# [作業指示]
狭心症の新しい治療法についての抜粋本文から、「狭心症は、心臓に血液を供給す」から「ができないケースもあります。」までの部分を一字も変えずに書き写す。

# [抜粋本文]
»»
2010/08/30

狭心症の新しい治療法

狭心症は、心臓に血液を供給する冠動脈が動脈硬化のために狭くなってしまい、心筋に十分な血液が送られなくなるため、発作的に胸痛や胸部圧迫感などの症状を起こします。
狭心症の治療には、薬物療法のほか、足の付け根などから細い管(カテーテル)を通して狭くなった冠動脈を広げる「カテーテル治療」や、太ももなどの血管を移植する「冠動脈バイパス手術」などがありますが、高齢者や糖尿病などの合併症を持っている人など、体への負担が大きく手術ができないケースもあります。

しかし、狭心症の新しい治療法として開発された衝撃波による治療では、全身麻酔による開胸手術が不要で治療の痛みも殆どありません。この衝撃波による狭心症の治療法は、東北大病院の下川宏明教授(循環器内科)が中心となり、スイスの医療機器メーカーと共同で開発されました。
衝撃波は、今までも尿路結石を砕く治療などに使われていましたが、血管の狭くなった部分に当てると、血管増殖因子の働きが高まり、周囲に細かい血管が形成され、心臓の血流が改善されることがわかり、2004年から2回にわたり臨床試験が行われて来ました。臨床試験の結果は、1年後に狭心症の自覚症状が改善し、発作時に使用するニトログリセリンの使用量も殆どの患者で不要になり、心筋の血流改善が確認されたそうです。

実際の衝撃波による狭心症の治療は、1回につき200発の衝撃波を3時間かけて照射し、それを1~2日おきに3回繰り返すというもので、患者は麻酔の必要もなく痛みもまったくないため、寝ていれば済みます。体に負担が殆どかからないため、この衝撃波による治療法は手術が困難な重症患者にも可能なほか、必要があれば何度でも行うことができます。
この3回分の治療費は、26万5500円かかりますが、厚生労働相が指定する「高度医療」に承認されたため、検査費や入院費には保険が適用されます。
««
# [提供情報]
»»
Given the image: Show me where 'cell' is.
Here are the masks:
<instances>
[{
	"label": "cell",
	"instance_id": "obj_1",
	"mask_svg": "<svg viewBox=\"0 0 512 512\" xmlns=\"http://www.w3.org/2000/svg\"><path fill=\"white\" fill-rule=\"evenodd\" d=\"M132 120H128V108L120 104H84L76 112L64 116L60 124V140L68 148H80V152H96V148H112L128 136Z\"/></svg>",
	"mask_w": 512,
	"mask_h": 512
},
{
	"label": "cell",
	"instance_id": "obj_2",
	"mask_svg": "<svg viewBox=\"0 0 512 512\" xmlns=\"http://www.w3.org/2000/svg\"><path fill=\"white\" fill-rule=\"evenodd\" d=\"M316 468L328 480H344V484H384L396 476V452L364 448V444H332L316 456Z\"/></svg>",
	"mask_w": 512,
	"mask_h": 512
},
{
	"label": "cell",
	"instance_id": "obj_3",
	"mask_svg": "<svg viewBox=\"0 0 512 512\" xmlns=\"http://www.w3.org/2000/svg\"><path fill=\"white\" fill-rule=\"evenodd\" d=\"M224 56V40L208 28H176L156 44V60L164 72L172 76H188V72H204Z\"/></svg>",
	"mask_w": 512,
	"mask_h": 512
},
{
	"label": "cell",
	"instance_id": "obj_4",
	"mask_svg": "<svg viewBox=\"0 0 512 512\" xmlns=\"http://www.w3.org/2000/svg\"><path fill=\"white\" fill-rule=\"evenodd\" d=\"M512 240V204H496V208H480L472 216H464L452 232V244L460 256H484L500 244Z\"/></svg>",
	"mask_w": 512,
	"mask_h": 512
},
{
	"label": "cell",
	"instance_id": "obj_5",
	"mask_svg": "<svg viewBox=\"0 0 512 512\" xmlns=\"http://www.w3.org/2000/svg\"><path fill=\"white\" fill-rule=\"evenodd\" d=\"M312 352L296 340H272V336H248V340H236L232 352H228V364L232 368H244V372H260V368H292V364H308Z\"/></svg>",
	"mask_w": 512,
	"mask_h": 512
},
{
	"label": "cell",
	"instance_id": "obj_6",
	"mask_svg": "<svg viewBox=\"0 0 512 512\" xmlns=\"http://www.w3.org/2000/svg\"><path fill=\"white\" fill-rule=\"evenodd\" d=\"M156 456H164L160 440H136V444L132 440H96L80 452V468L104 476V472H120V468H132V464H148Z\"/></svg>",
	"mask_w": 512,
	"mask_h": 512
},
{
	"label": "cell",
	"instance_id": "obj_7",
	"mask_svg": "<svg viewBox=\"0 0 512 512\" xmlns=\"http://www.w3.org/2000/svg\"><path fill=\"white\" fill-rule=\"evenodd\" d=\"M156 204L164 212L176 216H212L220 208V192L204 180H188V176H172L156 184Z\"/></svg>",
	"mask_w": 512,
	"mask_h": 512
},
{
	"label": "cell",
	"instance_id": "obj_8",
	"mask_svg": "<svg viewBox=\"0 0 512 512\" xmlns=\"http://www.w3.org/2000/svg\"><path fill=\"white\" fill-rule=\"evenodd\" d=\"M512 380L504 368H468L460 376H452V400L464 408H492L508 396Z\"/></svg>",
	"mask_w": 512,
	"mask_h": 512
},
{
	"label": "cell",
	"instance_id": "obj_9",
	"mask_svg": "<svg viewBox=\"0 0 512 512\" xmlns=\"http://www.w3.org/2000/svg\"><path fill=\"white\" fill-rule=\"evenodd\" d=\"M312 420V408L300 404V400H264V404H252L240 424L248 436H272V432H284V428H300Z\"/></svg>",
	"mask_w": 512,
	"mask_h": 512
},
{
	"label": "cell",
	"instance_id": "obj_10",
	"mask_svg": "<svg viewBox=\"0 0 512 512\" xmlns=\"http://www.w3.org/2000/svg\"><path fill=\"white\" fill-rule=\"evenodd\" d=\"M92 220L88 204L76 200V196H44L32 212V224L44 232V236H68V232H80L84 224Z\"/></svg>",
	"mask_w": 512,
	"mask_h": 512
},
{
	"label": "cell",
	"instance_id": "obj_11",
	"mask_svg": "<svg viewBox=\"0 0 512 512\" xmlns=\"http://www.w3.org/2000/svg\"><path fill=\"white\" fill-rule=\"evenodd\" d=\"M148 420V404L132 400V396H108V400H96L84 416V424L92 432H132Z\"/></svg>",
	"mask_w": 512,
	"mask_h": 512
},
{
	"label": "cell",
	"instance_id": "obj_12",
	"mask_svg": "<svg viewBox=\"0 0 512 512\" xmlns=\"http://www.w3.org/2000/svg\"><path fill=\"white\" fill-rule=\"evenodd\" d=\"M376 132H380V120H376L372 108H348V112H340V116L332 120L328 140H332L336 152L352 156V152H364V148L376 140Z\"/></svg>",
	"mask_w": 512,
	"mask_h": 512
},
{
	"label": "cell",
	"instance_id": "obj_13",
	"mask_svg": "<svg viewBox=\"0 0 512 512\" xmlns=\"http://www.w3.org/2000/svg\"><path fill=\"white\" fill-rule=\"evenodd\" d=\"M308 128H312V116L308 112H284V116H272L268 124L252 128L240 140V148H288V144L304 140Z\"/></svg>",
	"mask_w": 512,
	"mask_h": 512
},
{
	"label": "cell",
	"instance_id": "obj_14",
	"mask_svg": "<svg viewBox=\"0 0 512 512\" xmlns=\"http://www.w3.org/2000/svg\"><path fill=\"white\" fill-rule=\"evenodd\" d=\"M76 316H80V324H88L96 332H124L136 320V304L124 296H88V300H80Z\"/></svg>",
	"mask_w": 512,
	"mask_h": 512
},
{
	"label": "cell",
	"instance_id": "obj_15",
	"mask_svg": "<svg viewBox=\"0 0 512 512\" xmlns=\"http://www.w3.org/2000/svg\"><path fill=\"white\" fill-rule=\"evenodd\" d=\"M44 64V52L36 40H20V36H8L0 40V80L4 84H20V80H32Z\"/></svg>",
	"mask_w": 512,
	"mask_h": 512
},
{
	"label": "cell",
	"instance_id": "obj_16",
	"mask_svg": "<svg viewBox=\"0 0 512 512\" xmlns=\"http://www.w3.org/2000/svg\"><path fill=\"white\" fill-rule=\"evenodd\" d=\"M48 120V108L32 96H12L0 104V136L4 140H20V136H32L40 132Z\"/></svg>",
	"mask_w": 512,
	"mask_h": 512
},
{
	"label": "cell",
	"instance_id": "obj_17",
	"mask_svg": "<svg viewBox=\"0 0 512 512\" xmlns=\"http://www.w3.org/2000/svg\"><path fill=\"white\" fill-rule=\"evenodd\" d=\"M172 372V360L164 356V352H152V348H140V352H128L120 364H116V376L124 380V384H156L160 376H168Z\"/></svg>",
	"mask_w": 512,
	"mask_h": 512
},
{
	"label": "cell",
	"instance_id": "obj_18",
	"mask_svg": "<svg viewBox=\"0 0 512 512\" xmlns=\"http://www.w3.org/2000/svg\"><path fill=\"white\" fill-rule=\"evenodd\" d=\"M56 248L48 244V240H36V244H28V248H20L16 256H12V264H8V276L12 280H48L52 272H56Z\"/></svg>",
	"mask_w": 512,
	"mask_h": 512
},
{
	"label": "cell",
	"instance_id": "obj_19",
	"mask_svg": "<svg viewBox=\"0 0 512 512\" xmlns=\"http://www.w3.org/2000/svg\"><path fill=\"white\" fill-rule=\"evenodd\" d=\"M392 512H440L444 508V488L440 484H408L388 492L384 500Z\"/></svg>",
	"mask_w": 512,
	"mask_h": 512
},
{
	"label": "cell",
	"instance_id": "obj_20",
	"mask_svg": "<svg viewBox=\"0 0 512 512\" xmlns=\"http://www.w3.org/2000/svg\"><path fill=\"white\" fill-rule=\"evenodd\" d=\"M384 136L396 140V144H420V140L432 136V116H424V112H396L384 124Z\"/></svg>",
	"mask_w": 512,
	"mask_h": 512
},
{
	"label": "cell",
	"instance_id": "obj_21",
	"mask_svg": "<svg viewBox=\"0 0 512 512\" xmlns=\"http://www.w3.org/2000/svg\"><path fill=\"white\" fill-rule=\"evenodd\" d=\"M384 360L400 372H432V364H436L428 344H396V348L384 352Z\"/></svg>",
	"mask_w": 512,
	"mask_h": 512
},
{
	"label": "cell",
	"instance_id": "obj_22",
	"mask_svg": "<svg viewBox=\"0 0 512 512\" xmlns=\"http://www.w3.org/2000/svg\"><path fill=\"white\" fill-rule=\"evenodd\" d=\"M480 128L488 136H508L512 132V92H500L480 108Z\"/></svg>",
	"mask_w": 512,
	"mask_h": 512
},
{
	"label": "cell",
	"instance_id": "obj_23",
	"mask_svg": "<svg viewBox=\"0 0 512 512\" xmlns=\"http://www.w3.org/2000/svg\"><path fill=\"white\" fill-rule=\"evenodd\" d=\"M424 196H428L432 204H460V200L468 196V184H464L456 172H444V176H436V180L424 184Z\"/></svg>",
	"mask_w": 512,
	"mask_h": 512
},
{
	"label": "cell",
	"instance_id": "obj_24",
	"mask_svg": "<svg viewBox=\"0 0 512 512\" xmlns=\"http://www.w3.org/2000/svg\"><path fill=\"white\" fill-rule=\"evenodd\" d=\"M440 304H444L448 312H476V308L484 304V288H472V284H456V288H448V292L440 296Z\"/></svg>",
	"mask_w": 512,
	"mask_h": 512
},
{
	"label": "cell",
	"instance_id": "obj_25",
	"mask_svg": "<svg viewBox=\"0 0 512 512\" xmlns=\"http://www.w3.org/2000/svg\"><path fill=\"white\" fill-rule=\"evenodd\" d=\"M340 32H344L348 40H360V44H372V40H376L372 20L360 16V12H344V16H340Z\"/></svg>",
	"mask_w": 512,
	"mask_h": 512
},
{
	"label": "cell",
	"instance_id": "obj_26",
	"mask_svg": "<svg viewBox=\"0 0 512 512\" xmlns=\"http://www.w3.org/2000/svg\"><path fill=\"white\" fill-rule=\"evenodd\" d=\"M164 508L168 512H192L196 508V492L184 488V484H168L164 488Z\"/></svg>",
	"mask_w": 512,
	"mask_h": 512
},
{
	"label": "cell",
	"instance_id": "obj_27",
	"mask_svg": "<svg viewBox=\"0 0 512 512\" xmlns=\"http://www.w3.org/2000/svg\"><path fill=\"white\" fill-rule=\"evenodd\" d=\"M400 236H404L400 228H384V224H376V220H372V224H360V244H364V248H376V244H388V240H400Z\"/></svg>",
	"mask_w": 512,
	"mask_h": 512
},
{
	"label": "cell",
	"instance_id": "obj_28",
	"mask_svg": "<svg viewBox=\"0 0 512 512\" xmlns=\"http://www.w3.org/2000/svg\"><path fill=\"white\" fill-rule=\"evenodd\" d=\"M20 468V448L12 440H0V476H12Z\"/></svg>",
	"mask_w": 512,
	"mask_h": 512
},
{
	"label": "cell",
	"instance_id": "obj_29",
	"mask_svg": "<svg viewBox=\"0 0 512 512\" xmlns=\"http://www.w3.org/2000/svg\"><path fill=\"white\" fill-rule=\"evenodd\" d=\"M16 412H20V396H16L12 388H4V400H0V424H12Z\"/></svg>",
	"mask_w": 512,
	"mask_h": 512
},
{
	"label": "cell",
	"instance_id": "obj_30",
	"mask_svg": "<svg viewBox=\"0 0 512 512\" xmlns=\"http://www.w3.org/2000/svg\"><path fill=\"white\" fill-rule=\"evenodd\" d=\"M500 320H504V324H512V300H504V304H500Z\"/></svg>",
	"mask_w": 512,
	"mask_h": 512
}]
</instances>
««
# [記述回答]
狭心症は、心臓に血液を供給する冠動脈が動脈硬化のために狭くなってしまい、心筋に十分な血液が送られなくなるため、発作的に胸痛や胸部圧迫感などの症状を起こします。
狭心症の治療には、薬物療法のほか、足の付け根などから細い管(カテーテル)を通して狭くなった冠動脈を広げる「カテーテル治療」や、太ももなどの血管を移植する「冠動脈バイパス手術」などがありますが、高齢者や糖尿病などの合併症を持っている人など、体への負担が大きく手術ができないケースもあります。